Virginia Derby
- Class: Stakes
- Location: Colonial Downs New Kent County, Virginia
- Inaugurated: 1998
- Race type: Thoroughbred - Flat racing
- Website: Colonial Downs

Race information
- Distance: 1+1⁄8 miles (9 furlongs)
- Surface: Dirt
- Track: Left-handed
- Qualification: Three-year-olds
- Weight: 123 lbs with allowances
- Purse: $500,000 (2025)

= Virginia Derby =

The Virginia Derby is an American ungraded Thoroughbred horse race for three-year-olds over a distance of one and one-eighth miles on the dirt held annually in March at Colonial Downs in New Kent County, Virginia.
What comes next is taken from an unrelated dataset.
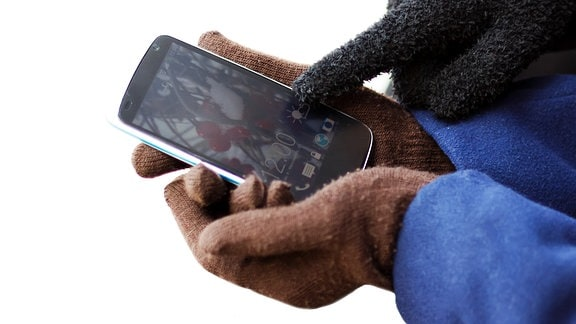 ein Finger im Handschuh zeigt auf den Bildschirm eines Smartphones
The event currently carries a purse of $500,000.

==History==

The inaugural running of the event took place on March 15, 2025, as a Road to the Kentucky Derby prep race and was won American Promise who was trained by the US Hall of Fame trainer D. Wayne Lukas and ridden by jockey Nik Juarez by 7 3/4 lengths in a track record time of 1:46.41.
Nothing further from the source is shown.